Displayed in the lobby entrance to VA’s Washington, D.C., headquarters is a large poster board emblazoned with the image of former President Abraham Lincoln and 12 “breakthrough priorities.” The poster board is signed by dozens of VA employees, signaling a renewed commitment – as Lincoln called for in his second inaugural address – “To care for him who shall have borne the battle.”

VA Secretary Bob McDonald announced the new priorities to Congress in early 2016, but work to improve the veteran experience began in earnest shortly after McDonald was confirmed by the Senate in mid-2014.

One of McDonald’s first major actions was hiring Tom Allin as the agency’s first chief veteran experience officer.

Allin, who previously served as the CEO of a large Asia-based foods company, brought private sector experience to an agency mired in national scandals, disability claims backlogs and bureaucracy.

“We excel in bureaucracy, and I’ll put our bureaucracies up against yours any day,” Greg Giddens, acting chief acquisition officer for VA, said Tuesday. “But the secretary came in and saw us as an organization that looked at ourselves from the inside out. He challenged us to think about how VA looks from the outside in, and how veterans look at VA. Veterans don’t see VA as an organization chart; they see it as an organization that is supposed to focus on their needs.”

A poster in the lobby of VA headquarters showing the agency’s 12 “breakthrough priorities.”

VA may not yet be on par with customer experience stalwarts of the private sector like Amazon and Disney – very few federal agencies are – but VA officials say they’re on the right track.

VA recently launched a beta version of Vets.gov, a website site that intends to eventually give veterans single sign-on access to thousands of online services.  

The single site is a response to the troubling confusion Allin said he experienced shortly after he was hired, when he learned VA has upward of 1,000 different websites pertaining to veterans’ needs. If a veteran tries searching on Google, “it’s just about impossible to get something done,” Allin said last August.
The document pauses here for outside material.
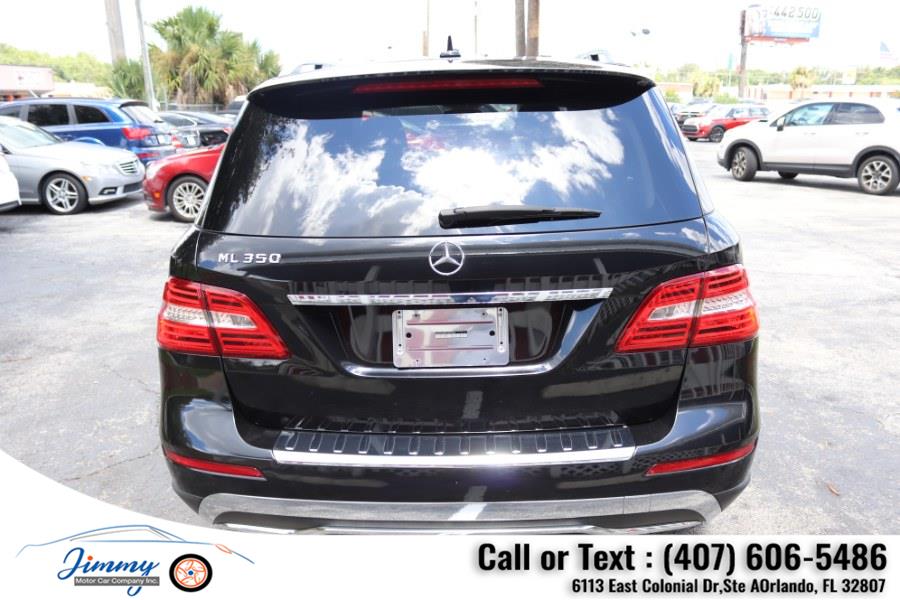 Used Mercedes-Benz M-Class RWD 4dr ML 350 2015 | Jimmy Motor Car Company Inc. Orlando, Florida Used Mercedes-Benz M-Class RWD 4dr ML 350 2015 | Jimmy Motor Car Company Inc. Orlando, Florida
VA also began consolidating its 950 toll-free numbers to VA facilities and health centers to simplify the process by which veterans reach contact centers.

Additionally, VA is modernizing its approach to contact centers, striving for a “unified experience for veterans,” Giddens said, which means “collecting and securely sharing” the right data sets.

VA’s effort to improve the veteran experience has had other effects, too.

The disability claims backlog, which once topped 600,000, has been reduced to 75,000, its lowest rate since VA began measuring the statistic in 2009.

By the end of 2016, vets who enter a VA medical center will have their clinical needs addressed within the day, under VA’s new targets. Another goal is to provide veterans a faster decision when they appeal compensation decisions. Ninety percent should have an answer within a year.